Per i consiglieri dello zar, la cosiddetta «offerta di pace» formulata nei giorni scorsi da Vladimir Putin è come quelle rese celebri da Michael Corleone: «Non si può rifiutare». Per chi non ricordasse il film di Coppola, i destinatari delle proposte del Padrino si vedevano puntata una pistola alla testa. Non c’è molta differenza con la richiesta a Kiev di ritirare preventivamente le sue truppe da Donetsk, Lugansk, Kherson e Zaporizhzhia, le quattro regioni annesse, ma ancora non del tutto controllate dalla Russia.
Ieri, il portavoce del Cremlino, Dmitrij Peskov, ha invitato Kiev a prendere seriamente in considerazione l’invito di Putin, visto che «l’attuale dinamica al fronte continua a peggiorare per gli ucraini». E con una frecciata diretta a Zelensky, ha aggiunto che «probabilmente un politico che metta gli interessi del suo Paese al di sopra di quelli suoi e dei suoi padroni, deve riflettere su una proposta simile». Che secondo Peskov «non è un ultimatum, ma un’iniziativa di pace che tiene conto delle realtà sul campo». In ogni caso, così il portavoce russo, «il presidente Putin accetta il principio dei negoziati, a condizione che il loro esito sia approvato dal legittimo governo ucraino, ma Volodymyr Zelensly non appartiene a questa categoria».
Anche se subito smascherata nella sua vera sostanza, quella di una richiesta di capitolazione incondizionata, l’offerta di Putin ha avuto però l’effetto di sparigliare la conferenza di pace, voluta da Zelensky sul Bürgenstock. A Mosca, infatti, gli aedi putiniani cantano vittoria. Secondo Vladimir Kornilov, analista di Ria Novosti onnipresente nei talk show di regime, «la montagna delle Alpi svizzere non ha partorito neppure un topolino, solo tre dei dieci punti previsti inizialmente da Zelensky sono stati approvati e neppure da tutti i partecipanti». Kornilov conclude che il principale obiettivo di Zelensky «è fallito», poiché nei due giorni elvetici «si è più discusso delle proposte di Vladimir Putin, sia pure per criticarle, che di quelle del presidente ucraino».

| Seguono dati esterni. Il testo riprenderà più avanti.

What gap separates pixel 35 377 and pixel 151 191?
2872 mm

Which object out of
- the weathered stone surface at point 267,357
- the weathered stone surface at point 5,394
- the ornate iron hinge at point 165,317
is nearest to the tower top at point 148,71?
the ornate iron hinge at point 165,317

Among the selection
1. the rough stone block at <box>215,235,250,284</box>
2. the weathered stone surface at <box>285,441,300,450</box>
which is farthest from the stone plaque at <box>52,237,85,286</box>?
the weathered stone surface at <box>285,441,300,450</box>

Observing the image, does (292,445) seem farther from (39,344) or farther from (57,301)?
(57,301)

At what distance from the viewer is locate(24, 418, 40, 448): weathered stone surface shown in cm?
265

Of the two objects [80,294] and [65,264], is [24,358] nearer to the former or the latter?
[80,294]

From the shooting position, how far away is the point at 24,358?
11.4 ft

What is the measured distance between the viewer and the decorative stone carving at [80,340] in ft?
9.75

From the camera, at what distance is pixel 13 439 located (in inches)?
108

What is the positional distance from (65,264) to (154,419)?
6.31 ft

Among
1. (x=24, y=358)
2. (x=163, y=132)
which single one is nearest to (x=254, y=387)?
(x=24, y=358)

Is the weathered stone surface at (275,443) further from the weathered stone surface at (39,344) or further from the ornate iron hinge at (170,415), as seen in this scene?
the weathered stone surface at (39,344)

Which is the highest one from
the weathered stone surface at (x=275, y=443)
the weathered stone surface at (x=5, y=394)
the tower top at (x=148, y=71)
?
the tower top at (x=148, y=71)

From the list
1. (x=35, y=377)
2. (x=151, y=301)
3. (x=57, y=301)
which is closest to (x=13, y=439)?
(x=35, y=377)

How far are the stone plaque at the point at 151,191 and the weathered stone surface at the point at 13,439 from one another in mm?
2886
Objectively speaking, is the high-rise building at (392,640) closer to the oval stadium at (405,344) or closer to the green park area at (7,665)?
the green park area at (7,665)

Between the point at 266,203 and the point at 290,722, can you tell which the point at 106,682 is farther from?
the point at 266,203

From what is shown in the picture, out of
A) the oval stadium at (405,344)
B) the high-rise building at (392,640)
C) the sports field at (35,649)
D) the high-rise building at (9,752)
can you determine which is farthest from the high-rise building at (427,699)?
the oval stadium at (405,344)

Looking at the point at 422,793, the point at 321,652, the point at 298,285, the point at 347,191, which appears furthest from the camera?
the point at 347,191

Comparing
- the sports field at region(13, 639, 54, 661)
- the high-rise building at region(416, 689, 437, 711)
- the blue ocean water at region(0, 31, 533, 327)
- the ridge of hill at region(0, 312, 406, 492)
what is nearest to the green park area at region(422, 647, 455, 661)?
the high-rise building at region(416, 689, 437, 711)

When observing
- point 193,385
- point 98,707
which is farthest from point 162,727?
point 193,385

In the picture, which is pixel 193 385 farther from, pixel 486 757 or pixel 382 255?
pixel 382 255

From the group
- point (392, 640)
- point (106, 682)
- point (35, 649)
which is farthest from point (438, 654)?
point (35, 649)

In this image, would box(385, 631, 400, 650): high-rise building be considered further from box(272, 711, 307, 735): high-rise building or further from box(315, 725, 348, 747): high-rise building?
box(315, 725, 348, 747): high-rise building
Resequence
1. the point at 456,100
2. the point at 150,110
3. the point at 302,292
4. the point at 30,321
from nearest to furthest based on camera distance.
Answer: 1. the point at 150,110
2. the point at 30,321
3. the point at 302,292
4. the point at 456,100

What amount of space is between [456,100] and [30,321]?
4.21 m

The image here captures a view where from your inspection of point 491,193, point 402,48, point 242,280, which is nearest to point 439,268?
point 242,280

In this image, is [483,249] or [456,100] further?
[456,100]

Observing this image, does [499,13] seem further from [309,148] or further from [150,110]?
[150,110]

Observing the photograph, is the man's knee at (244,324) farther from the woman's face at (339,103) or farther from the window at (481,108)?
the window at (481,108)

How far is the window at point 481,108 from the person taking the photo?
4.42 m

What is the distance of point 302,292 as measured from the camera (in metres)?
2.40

Non è esattamente così. La foto di gruppo del vertice svizzero certifica infatti un fronte di quasi cento Paesi che, in modi e gradazioni diverse, approposta poggia l’ucraina nella sua battaglia esistenziale. Il vero problema è che non è affatto chiaro quale possa essere il prossimo passo: «Sebbene la Russia non sia in grado di raggiungere i suoi obiettivi massimi con mezzi militari — dice Alexander Gabuev, direttore del Carnegie Russia Eurasia Center —, è chiaro che in questa fase sta guadagnando terreno. Ed è la ragione per cui diversi Paesi si chiedono se la di Zelensky abbia gambe solide». Lo stesso International Advisory Group, società di consulenza specializzata nella risoluzione dei conflitti, definisce «improbabile» l’ipotesi che la conferenza possa produrre effetti significativi.
Detto altrimenti, Vladimir Putin ostenta soddisfazione. La situazione militare favorevole gli consente di non avere fretta. Il fronte si allunga, le linee difensive ucraine si assottigliano, le armi occidentali a Kiev arrivano col contagocce e in ritardo. Soprattutto, novembre si avvicina e le elezioni americane potrebbero cambiare radicalmente tutti gli scenari. Ha già detto che le sue proposte, se venissero rigettate, lascerebbero il posto a condizioni molto più dure. «Se un giorno dovessero esserci trattative dirette — spiega Kornilov — l’ucraina ricorderà con nostalgia questa offerta». Quella «che non si può rifiutare». Alla Michael Corleone.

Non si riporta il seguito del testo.